Melbourne's first substantial church was the 'Pioneer Church', a simple wooden structure used for both Anglican and Presbyterian services and as a school, which stood on the corner of William and Little Collins streets.

The foundation stone for St James was laid on 9 November 1839 by Charles La Trobe, the superintendent of the Port Phillip District (now the state of Victoria), in what was then still part of New South Wales. Melbourne was then only four years old and the church was one of the first substantial buildings to be built in the town. The church was designed by the town surveyor, Robert Russell, and built by George Beaver. One of the founders of Melbourne, John Batman, was among the subscribers who paid for the church's construction. The unfinished building was opened for worship on 2 October 1842, and it was finally completed in 1847. In 1848 Melbourne became an Anglican diocese and St James' became the cathedral church of the first Bishop of Melbourne, Charles Perry who appointed Hussey Burgh Macartney as the inaugural Dean. Macartney's wife, Jane Macartney (Hardman) and Frances Perry, wife of the Bishop, established and managed various charitable institutions in Melbourne.

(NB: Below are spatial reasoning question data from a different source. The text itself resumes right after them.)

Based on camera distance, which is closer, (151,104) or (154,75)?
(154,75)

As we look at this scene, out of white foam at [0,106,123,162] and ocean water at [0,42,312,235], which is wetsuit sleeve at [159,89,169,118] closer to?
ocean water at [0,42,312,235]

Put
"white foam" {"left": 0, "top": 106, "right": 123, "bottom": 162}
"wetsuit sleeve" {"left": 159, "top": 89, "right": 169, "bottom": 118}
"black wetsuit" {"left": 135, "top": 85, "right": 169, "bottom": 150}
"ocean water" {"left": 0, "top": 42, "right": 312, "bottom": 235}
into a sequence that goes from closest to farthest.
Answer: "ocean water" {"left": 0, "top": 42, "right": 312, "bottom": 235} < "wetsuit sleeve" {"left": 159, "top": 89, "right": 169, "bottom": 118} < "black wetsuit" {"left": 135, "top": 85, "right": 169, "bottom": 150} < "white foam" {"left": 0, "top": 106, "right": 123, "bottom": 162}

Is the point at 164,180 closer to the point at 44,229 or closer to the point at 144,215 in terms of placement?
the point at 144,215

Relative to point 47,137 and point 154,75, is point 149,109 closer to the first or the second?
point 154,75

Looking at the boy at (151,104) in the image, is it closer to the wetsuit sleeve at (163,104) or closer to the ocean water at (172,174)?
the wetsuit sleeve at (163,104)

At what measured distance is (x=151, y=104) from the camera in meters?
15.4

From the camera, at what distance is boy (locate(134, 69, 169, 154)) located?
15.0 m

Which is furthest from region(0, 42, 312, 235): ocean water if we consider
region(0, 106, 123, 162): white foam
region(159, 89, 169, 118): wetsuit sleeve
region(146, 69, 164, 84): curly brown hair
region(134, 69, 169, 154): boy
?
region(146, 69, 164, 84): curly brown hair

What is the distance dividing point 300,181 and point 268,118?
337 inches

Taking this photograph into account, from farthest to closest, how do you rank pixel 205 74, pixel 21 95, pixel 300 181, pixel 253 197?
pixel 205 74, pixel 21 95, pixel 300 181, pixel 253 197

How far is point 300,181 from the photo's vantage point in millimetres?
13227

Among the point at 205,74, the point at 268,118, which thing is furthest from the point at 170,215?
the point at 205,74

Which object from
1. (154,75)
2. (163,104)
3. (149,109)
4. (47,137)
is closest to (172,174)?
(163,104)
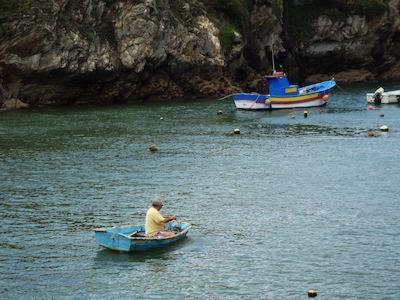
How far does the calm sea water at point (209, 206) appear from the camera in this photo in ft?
104

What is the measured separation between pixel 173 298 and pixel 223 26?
3529 inches

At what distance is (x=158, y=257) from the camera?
3550 cm

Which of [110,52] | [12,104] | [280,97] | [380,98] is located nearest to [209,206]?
[280,97]

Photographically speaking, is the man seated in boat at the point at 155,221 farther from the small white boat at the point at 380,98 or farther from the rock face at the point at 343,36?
the rock face at the point at 343,36

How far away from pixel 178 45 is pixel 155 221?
7244cm

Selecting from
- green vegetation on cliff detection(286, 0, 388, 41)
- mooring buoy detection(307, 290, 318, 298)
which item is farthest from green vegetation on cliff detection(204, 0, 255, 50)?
mooring buoy detection(307, 290, 318, 298)

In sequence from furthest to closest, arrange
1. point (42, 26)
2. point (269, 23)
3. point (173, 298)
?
point (269, 23) < point (42, 26) < point (173, 298)

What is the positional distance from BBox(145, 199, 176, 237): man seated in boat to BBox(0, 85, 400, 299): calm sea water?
101 centimetres

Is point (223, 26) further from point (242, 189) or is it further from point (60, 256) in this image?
point (60, 256)

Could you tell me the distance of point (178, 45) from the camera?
351ft

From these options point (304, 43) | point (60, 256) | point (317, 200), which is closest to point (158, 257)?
point (60, 256)

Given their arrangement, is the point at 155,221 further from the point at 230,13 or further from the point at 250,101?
the point at 230,13

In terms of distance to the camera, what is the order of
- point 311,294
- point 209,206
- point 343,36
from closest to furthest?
point 311,294 < point 209,206 < point 343,36

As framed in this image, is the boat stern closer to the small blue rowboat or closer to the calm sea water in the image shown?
the calm sea water
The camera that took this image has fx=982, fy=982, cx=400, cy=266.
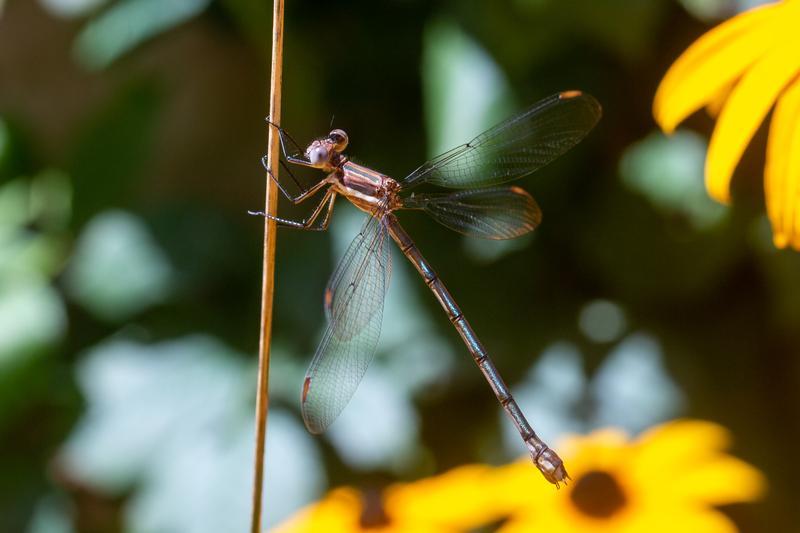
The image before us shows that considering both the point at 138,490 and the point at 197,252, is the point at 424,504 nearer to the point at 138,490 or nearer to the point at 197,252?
the point at 138,490

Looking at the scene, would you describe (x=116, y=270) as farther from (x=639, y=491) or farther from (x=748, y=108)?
(x=748, y=108)

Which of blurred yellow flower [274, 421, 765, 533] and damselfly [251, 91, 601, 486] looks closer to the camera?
damselfly [251, 91, 601, 486]

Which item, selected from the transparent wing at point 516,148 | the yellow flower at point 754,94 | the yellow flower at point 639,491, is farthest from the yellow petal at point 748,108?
the yellow flower at point 639,491

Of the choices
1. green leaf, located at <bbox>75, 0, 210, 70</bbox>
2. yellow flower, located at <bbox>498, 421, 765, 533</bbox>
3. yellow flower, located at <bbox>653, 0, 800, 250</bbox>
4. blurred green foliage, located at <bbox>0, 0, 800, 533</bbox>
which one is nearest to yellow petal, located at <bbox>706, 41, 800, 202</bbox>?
yellow flower, located at <bbox>653, 0, 800, 250</bbox>

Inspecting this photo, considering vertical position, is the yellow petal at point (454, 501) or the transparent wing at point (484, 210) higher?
the transparent wing at point (484, 210)

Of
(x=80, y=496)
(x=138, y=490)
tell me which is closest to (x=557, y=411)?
(x=138, y=490)

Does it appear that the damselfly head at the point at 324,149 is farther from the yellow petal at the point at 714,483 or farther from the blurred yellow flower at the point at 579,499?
the yellow petal at the point at 714,483

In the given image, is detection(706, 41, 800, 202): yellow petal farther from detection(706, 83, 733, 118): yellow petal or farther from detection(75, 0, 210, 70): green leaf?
detection(75, 0, 210, 70): green leaf

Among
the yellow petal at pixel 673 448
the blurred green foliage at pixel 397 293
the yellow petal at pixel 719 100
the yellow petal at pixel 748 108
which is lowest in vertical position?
the yellow petal at pixel 748 108
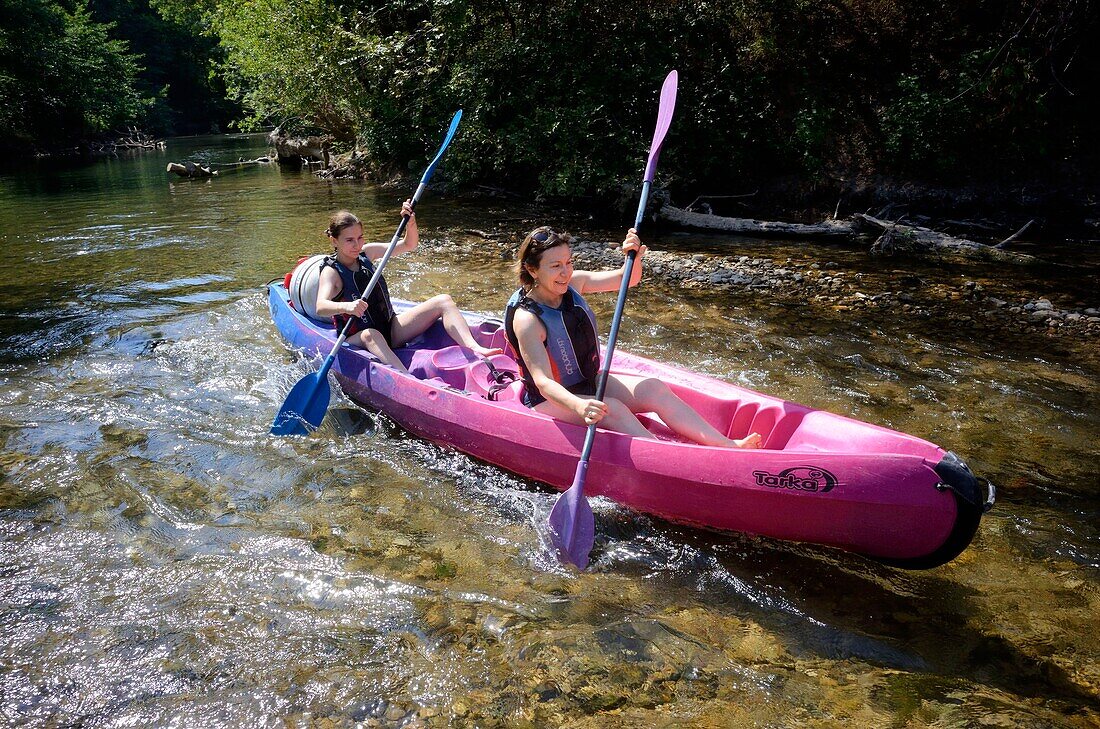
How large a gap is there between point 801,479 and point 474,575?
1387mm

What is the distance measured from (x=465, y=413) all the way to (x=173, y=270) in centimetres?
606

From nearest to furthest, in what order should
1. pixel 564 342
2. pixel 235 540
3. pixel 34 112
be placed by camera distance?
pixel 235 540, pixel 564 342, pixel 34 112

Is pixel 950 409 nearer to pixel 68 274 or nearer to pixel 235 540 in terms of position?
pixel 235 540

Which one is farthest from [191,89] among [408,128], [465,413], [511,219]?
[465,413]

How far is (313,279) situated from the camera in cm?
528

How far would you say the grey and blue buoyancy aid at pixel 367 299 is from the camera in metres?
4.92

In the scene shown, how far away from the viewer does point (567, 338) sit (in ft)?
11.9

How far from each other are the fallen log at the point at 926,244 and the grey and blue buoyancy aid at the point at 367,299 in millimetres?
5982

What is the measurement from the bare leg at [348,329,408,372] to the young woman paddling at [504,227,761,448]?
1293 mm

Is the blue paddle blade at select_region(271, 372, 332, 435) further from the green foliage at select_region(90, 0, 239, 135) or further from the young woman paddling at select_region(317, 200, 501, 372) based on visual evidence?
the green foliage at select_region(90, 0, 239, 135)

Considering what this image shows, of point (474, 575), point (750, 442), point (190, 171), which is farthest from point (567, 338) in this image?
point (190, 171)

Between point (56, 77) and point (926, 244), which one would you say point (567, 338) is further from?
point (56, 77)

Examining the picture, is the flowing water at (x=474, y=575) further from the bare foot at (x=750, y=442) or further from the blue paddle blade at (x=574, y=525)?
the bare foot at (x=750, y=442)

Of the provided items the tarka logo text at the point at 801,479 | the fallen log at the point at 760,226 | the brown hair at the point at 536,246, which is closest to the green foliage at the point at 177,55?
the fallen log at the point at 760,226
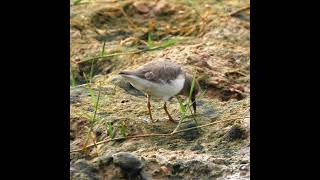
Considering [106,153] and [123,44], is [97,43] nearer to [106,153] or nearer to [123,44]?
[123,44]

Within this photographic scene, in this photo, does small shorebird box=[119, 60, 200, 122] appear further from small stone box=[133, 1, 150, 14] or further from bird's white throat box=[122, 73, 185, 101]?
small stone box=[133, 1, 150, 14]

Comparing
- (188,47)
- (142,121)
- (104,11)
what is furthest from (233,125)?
(104,11)

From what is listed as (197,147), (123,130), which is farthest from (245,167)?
(123,130)

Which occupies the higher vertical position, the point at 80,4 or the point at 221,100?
the point at 80,4

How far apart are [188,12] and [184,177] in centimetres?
321

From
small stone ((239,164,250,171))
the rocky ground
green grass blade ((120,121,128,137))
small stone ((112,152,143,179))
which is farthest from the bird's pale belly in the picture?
small stone ((239,164,250,171))

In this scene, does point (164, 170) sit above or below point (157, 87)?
below

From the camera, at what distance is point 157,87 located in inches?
221

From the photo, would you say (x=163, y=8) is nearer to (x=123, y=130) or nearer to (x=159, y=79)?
(x=159, y=79)

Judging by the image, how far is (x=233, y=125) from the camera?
17.4 feet

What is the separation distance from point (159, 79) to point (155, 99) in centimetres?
49

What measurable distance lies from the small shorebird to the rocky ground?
0.18 meters

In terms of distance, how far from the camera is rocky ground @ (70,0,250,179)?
15.9ft

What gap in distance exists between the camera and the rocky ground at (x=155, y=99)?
190 inches
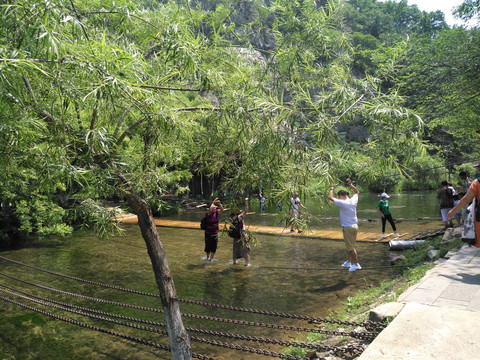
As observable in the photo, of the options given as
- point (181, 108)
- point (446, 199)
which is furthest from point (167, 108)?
point (446, 199)

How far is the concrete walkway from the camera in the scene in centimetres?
278

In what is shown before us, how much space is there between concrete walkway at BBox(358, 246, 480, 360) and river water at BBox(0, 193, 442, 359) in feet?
4.33

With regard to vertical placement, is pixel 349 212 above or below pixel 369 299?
above

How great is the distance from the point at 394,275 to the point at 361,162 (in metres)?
4.75

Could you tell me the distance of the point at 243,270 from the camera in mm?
8844

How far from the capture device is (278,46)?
4699 millimetres

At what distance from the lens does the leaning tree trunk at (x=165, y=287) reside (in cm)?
393

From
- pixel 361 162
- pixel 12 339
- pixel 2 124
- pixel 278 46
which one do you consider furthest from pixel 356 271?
pixel 2 124

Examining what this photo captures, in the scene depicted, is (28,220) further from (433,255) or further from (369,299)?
(433,255)

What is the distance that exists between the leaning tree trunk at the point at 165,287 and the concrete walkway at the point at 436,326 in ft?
6.62

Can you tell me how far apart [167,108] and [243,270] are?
607 centimetres

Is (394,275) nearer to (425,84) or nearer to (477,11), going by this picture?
(425,84)

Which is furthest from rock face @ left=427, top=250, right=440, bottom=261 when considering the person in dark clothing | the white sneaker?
the person in dark clothing

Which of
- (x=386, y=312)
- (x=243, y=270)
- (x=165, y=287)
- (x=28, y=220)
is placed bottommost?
(x=243, y=270)
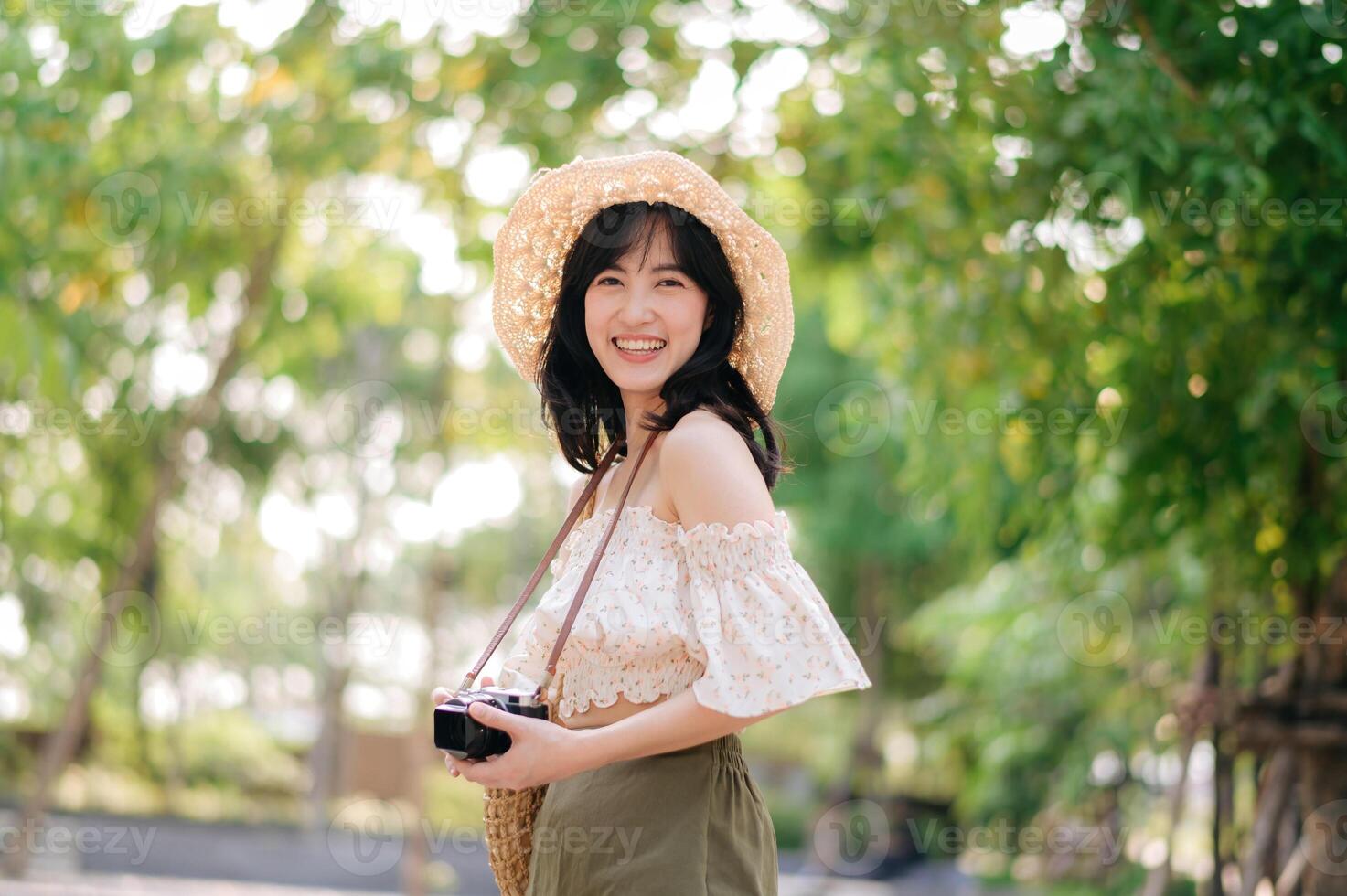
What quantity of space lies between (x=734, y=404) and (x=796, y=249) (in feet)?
13.1

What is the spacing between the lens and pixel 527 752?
1.50 m

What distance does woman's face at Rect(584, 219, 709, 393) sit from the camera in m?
1.79

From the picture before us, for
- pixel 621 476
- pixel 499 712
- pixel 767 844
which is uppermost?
pixel 621 476

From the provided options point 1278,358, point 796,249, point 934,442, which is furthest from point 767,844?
point 796,249

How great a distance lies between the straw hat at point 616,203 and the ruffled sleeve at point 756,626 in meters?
0.36

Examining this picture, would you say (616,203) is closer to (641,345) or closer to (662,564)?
(641,345)

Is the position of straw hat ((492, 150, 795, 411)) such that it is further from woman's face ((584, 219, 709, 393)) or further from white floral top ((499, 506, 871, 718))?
white floral top ((499, 506, 871, 718))

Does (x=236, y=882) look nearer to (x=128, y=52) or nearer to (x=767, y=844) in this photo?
(x=128, y=52)

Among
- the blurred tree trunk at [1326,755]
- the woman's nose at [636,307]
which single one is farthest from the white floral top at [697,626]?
the blurred tree trunk at [1326,755]

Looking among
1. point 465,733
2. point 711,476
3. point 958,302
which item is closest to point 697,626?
point 711,476

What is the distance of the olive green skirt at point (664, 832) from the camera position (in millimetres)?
1563

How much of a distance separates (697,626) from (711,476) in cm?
18

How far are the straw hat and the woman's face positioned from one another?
0.25ft

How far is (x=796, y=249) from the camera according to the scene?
18.7ft
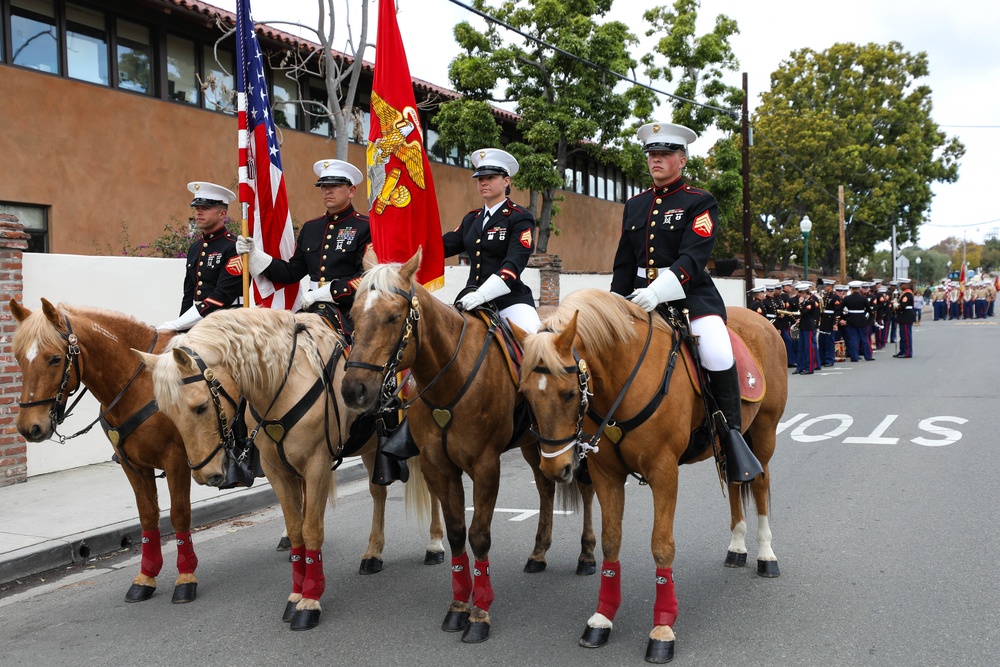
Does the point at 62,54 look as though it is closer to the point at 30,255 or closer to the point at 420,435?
the point at 30,255

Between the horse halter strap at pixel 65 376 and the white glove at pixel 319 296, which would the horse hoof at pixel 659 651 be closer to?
the white glove at pixel 319 296

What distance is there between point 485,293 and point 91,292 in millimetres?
5832

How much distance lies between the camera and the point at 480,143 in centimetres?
1997

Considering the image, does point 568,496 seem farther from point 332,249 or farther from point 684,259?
point 332,249

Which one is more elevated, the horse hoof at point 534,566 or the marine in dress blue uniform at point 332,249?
the marine in dress blue uniform at point 332,249

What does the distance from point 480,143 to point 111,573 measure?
51.7 ft

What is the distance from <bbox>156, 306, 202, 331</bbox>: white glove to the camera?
5.60m

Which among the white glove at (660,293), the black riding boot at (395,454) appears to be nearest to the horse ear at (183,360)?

St James served as Melbourne's Anglican cathedral until St Paul's Cathedral was consecrated in 1891.

===Relocation===
The church originally stood near the corner of Collins Street and William Street in what was the centre of the town in the 1840s, at what is now the western end of the business district. There is still a small street called St James Lane, which ran adjacent to the church's school on the next block to the north. In May 1913 leaks and cracks led to an inspection by architect Thomas Watts which determined that the structure was unsafe and had to be closed. With rising land values and a declining congregation, the possibility of re-erecting rather than demolishing was proposed, and a site not very far away on the corner of King Street and Batman Street opposite the Flagstaff Gardens was chosen. The move was overseen by John Stevens Gawler, a Melbourne architect who was largely responsible for establishing the School of Architecture at the University of Melbourne, and it was reopened on Sunday April 19, 1914. Essentially only the exterior stonework and the timber work was saved, and the church was not rebuilt precisely the same, with; there were also a number of minor internal changes, reorientation from east west to north south, and changes to the tower - the third stage of the tower was made square to match the base rather than octagonal to match to the top section, both square stages have two arches instead of three, and are taller, and the dome is flatter, altogether creating a taller square tower, rather than the previous narrow octagonal one. Despite the relocation and reconstruction, the church is listed as "the earliest surviving church in Victoria, and one of Melbourne's earliest surviving buildings".